* MATERIAL PROVIDED *
================

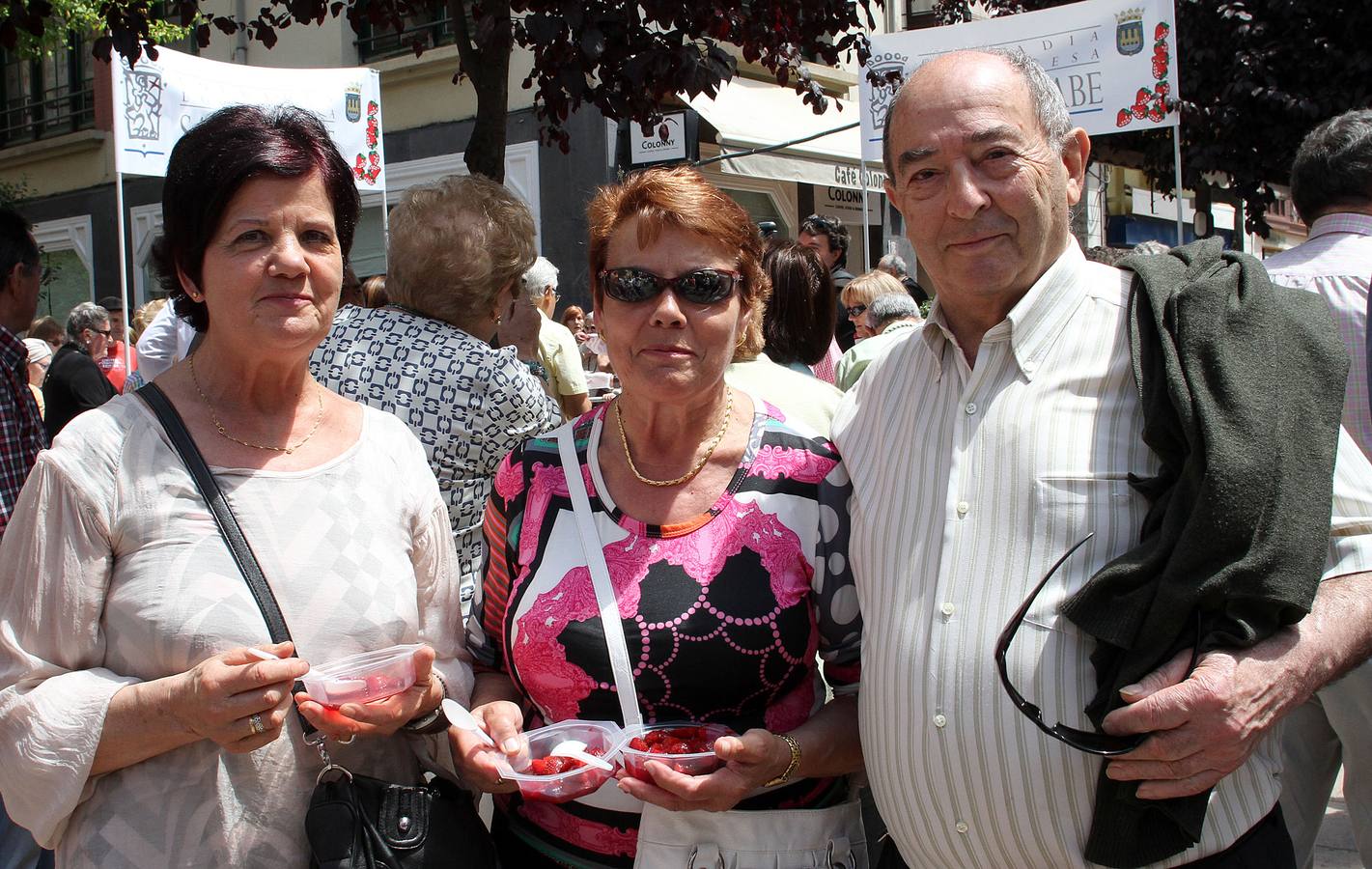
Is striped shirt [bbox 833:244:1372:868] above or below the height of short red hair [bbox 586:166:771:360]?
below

================

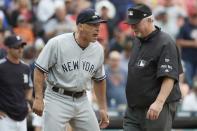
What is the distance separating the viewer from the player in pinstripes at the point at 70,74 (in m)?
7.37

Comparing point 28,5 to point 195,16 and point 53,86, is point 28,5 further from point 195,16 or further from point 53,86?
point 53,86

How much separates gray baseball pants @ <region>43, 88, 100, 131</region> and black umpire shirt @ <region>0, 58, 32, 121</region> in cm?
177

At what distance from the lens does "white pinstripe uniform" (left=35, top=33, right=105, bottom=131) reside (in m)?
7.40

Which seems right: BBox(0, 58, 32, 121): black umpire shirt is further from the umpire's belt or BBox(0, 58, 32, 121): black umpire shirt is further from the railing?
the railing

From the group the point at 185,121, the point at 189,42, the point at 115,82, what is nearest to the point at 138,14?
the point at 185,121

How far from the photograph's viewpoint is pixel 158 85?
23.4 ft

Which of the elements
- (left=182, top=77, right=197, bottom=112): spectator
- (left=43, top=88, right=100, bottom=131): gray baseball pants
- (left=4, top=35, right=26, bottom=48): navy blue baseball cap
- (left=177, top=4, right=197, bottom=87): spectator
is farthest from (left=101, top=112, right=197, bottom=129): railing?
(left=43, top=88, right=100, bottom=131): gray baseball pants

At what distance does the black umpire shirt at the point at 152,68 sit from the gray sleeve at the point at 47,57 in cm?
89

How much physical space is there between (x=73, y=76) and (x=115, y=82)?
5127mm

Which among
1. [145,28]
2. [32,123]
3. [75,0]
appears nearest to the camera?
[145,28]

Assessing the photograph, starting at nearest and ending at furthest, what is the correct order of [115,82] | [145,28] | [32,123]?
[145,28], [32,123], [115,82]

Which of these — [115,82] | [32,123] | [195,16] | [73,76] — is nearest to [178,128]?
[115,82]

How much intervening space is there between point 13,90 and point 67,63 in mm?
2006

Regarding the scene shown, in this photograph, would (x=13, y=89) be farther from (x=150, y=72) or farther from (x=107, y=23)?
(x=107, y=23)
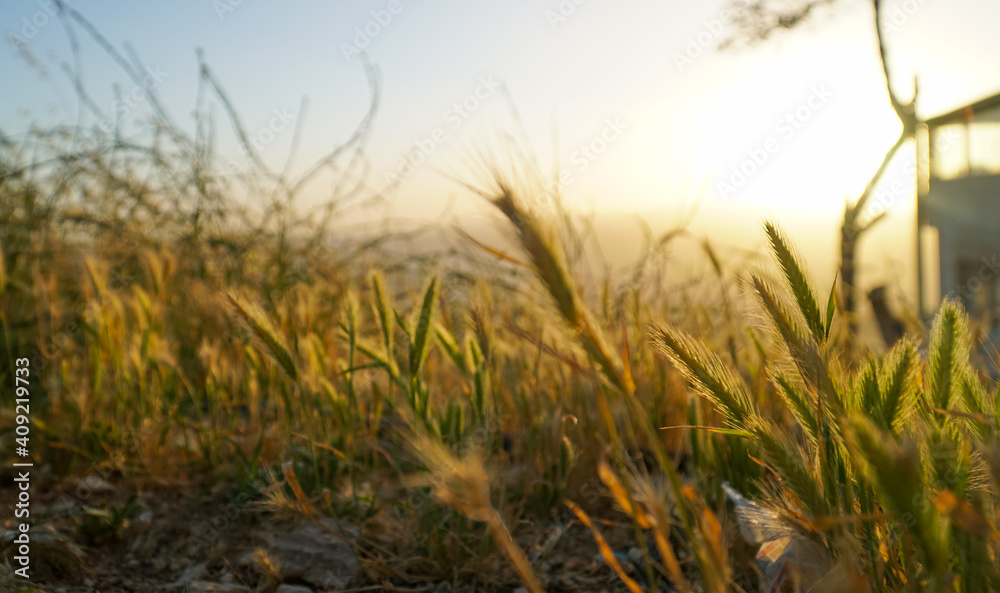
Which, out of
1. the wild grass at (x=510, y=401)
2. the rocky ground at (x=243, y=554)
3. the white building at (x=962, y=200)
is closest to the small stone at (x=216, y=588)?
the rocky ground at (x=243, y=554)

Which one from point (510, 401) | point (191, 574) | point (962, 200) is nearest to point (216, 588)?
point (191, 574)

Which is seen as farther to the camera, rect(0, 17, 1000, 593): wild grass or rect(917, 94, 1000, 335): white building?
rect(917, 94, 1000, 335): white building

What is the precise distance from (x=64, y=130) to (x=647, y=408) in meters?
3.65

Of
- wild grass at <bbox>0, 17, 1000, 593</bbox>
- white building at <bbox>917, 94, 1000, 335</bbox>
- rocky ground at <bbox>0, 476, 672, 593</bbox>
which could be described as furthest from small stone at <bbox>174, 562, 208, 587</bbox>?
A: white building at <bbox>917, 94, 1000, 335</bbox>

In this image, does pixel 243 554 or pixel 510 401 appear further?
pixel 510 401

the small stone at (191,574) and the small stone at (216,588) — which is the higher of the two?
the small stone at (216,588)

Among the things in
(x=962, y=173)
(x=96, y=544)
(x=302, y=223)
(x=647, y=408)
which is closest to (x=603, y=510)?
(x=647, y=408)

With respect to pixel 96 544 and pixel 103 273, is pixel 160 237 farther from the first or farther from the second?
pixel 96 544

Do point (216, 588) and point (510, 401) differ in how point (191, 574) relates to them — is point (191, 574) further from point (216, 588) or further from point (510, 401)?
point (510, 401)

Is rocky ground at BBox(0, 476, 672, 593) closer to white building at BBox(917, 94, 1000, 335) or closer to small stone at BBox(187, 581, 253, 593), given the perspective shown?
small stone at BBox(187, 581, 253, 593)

================

Count how many lines in the entries above contain the word "small", and give only that number.

* TASK RESPONSE *
6